Lipid metabolic adaptation in GBM mediated by CEBPD, BMP7, FOXO1, and LPL overexpression. The upregulation of HIF-1α and adipogenesis-related genes in 3D spheroids supports the hypothesis that GBM cells may activate adipogenic pathways to promote growth, survival, and therapy resistance. When gene expression analysis was extended to clinical tissue samples from low-grade glioma (LGG) and GBM, elevated levels of CEBPD, BMP7, FOXO1, and LPL were observed in both tumor types, except for CEBPD, which was not significantly upregulated in LGG, suggesting a metabolic reprogramming that favors adipogenic and lipogenic signaling. Interestingly, while these genes were induced upon spheroid formation, no significant differences in DDIT3 and PPARG expression were detected in bulk tumor tissues compared to healthy controls (Fig.3). This discrepancy may be attributed to tumor heterogeneity, particularly the variable expression of PPARG across GBM subtypes and cellular compartments. For instance, PPARG may be enriched in specific tumor cell populations, such as GBM stem-like cells, which are underrepresented in bulk tissue analyses. This differential interpretive approach underscores the importance of considering the distinct biological and genomic contexts in which these genes operate, and highlights the limitations of bulk tissue comparisons when investigating cell-type-specific regulatory mechanisms.

 Figure 3 

Lipid metabolic adaptation in glioblastoma mediated by CEBPD, BMP7, FOXO1, and LPL overexpression. In silico analysis of transcript levels was performed for CEBPD, BMP7, FOXO1, LPL, DDIT3, and PPARG using RNA extracted from clinical samples from GBM and low-grade glioma (LGG) (red boxes) and compared to healthy tissue (grey boxes) (*P <0.05).

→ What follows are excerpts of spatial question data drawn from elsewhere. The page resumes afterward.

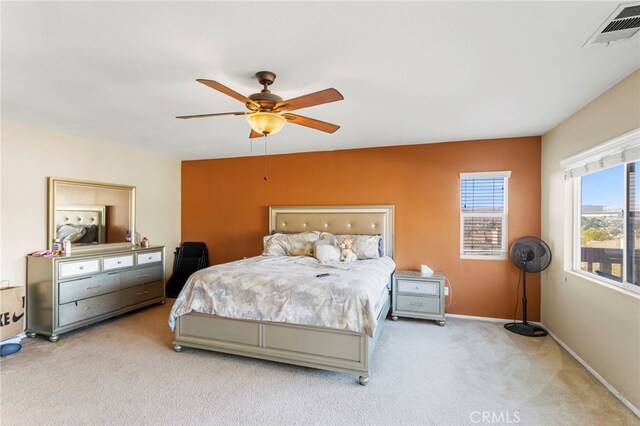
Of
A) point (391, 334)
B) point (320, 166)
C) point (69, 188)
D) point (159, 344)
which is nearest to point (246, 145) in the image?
point (320, 166)

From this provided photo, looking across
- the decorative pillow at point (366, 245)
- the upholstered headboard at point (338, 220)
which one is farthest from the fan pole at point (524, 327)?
the decorative pillow at point (366, 245)

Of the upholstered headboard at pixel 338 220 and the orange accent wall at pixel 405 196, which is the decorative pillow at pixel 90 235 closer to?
the orange accent wall at pixel 405 196

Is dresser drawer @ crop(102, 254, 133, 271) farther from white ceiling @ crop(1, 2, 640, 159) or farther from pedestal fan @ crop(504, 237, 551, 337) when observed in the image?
pedestal fan @ crop(504, 237, 551, 337)

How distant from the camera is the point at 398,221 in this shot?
451 cm

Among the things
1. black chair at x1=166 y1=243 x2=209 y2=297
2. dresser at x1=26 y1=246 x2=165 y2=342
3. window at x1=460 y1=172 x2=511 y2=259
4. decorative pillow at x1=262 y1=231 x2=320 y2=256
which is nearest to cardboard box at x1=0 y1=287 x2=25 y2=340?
dresser at x1=26 y1=246 x2=165 y2=342

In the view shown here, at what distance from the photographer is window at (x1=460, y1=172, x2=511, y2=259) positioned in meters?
4.10

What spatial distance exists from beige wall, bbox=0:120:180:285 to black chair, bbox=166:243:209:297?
678 mm

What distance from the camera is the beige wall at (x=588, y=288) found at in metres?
2.27

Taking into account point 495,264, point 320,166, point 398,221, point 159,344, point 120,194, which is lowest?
Result: point 159,344

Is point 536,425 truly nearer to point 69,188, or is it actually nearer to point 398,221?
point 398,221

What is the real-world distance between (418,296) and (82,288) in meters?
4.07

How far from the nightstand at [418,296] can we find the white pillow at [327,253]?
84cm

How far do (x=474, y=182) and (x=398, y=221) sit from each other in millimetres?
1134

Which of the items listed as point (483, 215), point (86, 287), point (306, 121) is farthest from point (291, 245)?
point (483, 215)
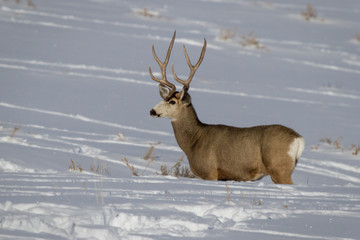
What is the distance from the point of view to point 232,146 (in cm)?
781

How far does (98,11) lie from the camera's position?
2234cm

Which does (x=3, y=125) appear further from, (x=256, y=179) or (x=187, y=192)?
(x=187, y=192)

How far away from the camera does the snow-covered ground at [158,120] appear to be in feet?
17.1

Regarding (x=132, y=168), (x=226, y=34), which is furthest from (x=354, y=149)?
(x=226, y=34)

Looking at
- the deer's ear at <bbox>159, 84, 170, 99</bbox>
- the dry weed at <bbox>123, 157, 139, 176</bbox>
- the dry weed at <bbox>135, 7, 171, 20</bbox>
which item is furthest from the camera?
the dry weed at <bbox>135, 7, 171, 20</bbox>

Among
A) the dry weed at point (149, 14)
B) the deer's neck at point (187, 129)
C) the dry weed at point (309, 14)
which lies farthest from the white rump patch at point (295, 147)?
the dry weed at point (309, 14)

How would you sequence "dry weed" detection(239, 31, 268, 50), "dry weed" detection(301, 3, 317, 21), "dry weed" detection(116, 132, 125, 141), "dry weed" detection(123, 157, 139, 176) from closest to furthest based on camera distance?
"dry weed" detection(123, 157, 139, 176) → "dry weed" detection(116, 132, 125, 141) → "dry weed" detection(239, 31, 268, 50) → "dry weed" detection(301, 3, 317, 21)

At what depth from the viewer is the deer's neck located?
840 centimetres

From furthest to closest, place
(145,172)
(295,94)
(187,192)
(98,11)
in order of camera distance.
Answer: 1. (98,11)
2. (295,94)
3. (145,172)
4. (187,192)

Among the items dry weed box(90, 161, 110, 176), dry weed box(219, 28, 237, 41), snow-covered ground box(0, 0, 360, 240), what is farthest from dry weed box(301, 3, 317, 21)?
dry weed box(90, 161, 110, 176)

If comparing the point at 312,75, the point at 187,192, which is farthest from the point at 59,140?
the point at 312,75

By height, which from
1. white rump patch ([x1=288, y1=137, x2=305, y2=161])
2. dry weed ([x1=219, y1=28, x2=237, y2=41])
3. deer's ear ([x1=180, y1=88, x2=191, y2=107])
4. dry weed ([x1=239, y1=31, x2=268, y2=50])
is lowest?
white rump patch ([x1=288, y1=137, x2=305, y2=161])

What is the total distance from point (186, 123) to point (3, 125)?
10.2 ft

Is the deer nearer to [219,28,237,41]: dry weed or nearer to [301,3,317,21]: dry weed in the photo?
[219,28,237,41]: dry weed
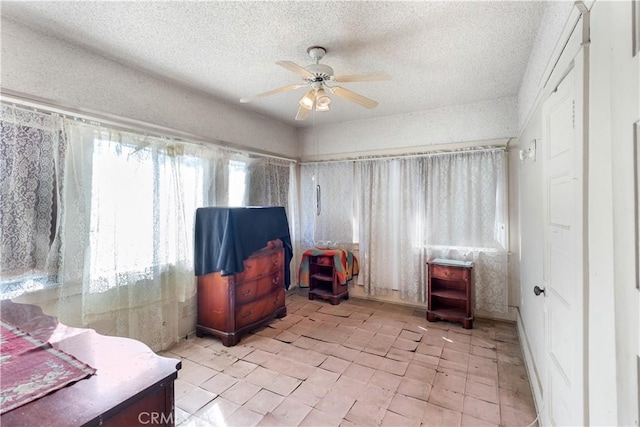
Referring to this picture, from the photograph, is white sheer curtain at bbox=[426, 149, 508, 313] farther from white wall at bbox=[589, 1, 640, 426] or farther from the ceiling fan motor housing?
white wall at bbox=[589, 1, 640, 426]

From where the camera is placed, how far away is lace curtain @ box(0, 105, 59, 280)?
1784 mm

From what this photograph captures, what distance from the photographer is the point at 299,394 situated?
207 cm

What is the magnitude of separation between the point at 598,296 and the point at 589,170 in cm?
40

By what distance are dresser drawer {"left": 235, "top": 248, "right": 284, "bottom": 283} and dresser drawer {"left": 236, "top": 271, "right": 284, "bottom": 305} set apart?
0.19ft

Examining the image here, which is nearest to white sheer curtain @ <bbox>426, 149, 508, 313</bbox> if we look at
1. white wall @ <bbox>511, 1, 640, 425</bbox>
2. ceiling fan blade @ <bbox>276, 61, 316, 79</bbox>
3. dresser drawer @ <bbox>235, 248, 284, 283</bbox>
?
dresser drawer @ <bbox>235, 248, 284, 283</bbox>

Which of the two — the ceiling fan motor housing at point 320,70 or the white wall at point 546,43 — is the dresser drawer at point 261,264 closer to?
the ceiling fan motor housing at point 320,70

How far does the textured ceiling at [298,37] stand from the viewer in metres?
1.70

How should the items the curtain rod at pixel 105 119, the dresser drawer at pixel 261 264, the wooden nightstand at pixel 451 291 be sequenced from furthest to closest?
the wooden nightstand at pixel 451 291 → the dresser drawer at pixel 261 264 → the curtain rod at pixel 105 119

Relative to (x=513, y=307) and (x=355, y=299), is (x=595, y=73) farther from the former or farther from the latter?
(x=355, y=299)

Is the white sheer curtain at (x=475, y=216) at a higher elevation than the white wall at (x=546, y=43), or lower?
lower

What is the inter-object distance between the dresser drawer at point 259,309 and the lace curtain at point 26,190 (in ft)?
5.10

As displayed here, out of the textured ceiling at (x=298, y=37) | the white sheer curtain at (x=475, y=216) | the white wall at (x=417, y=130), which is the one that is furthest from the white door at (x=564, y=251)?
the white wall at (x=417, y=130)

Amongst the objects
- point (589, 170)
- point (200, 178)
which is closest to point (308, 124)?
point (200, 178)

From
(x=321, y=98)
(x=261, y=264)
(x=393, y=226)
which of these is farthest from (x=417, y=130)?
(x=261, y=264)
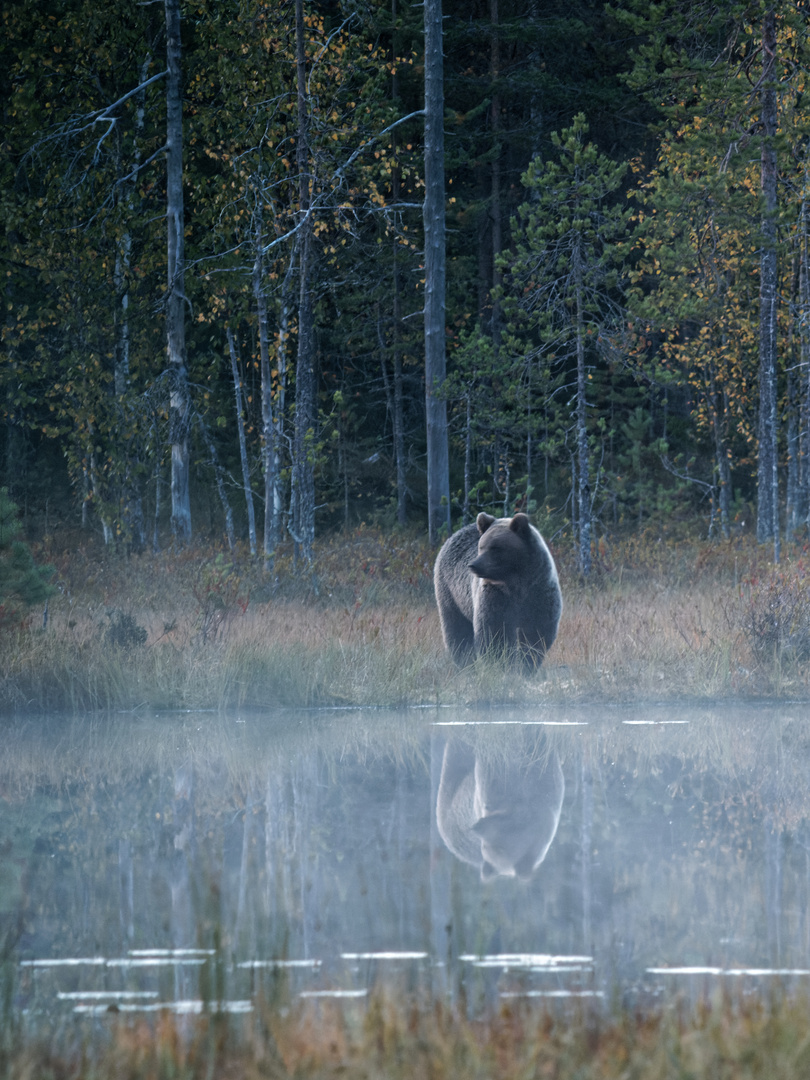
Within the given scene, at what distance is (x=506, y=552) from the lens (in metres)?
9.41

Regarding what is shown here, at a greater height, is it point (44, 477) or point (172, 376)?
point (172, 376)

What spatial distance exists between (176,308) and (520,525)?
Answer: 375 inches

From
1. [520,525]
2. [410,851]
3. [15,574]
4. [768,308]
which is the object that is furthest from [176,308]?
[410,851]

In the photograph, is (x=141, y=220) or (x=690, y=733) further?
(x=141, y=220)

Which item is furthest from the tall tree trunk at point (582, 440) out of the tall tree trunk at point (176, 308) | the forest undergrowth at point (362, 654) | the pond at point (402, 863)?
the pond at point (402, 863)

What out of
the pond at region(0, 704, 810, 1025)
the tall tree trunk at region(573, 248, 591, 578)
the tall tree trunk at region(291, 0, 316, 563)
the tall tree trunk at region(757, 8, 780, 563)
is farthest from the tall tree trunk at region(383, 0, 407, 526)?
the pond at region(0, 704, 810, 1025)

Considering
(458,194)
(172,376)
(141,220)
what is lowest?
(172,376)

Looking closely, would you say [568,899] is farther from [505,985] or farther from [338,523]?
[338,523]

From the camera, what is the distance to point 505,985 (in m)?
3.53

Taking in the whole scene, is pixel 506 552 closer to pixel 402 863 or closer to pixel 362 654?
pixel 362 654

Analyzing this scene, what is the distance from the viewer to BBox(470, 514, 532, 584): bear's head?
9320 mm

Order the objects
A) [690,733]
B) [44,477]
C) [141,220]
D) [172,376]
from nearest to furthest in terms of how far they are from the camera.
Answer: [690,733]
[172,376]
[141,220]
[44,477]

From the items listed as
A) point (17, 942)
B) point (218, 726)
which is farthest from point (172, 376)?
point (17, 942)

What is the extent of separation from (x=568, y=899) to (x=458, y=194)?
22.3 m
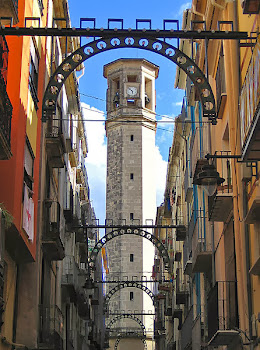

EGCG transcriptional inhibition of HIF-1α and adipogenic signature in 3D GBM spheroids. (-)-Epigallocatechin-3-gallate (EGCG), the predominant catechin in green tea, inhibits adipogenesis through multiple molecular mechanisms, making it a promising candidate for both anti-obesity and anti-cancer therapies. To investigate whether EGCG could modulate the transcriptional and signaling landscape associated with 3D spheroid formation, spheroids were generated from 2D monolayer cultures in the presence or absence of EGCG. EGCG treatment resulted in a dose-dependent reduction in spheroid size: 10 μM EGCG led to a noticeable decrease, while 30 μM disrupted spheroid integrity (Fig.4A, upper panels). Concurrently, Oil Red O staining revealed diminished lipid accumulation in EGCG-treated spheroids, indicating suppression of active adipogenesis (Fig.4A, lower panels). At the molecular level, EGCG dose-dependently inhibited the spheroid-induced upregulation of HIF-1α, as well as angiogenic markers VEGF and GLUT1, and adipogenic markers DDIT3, FOXO1, and PPARG (Fig.4B). These findings suggest that EGCG interferes with hypoxia-driven metabolic reprogramming and adipogenic signaling, thereby disrupting the cellular adaptations that support GBM spheroid growth and stemness.

 Figure 4 

EGCG inhibits HIF-1α and adipogenic signature in GBM spheroids. A) Monolayer cultures from the human U87 GBM-derived cell line were used to generate 3D spheroids in the absence (vehicle) or presence of the indicated EGCG concentrations as described in the Methods section and representative phase contrast pictures taken (Upper panels; Magnification = 4x). Similarly, treated cells were stained with Oil Red O and representative phase contrast and fluorescent pictures taken (Magnification = 10x). B) Total RNA was extracted from 2D monolayers (white bars) and 3D spheroids (black bars) of the indicated GBM-derived cells and HIF-1α, VEGF, GLUT1, DDIT3, FOXO1, and PPARG expression assessed by RT-qPCR as described in the Methods section (*P <0.05).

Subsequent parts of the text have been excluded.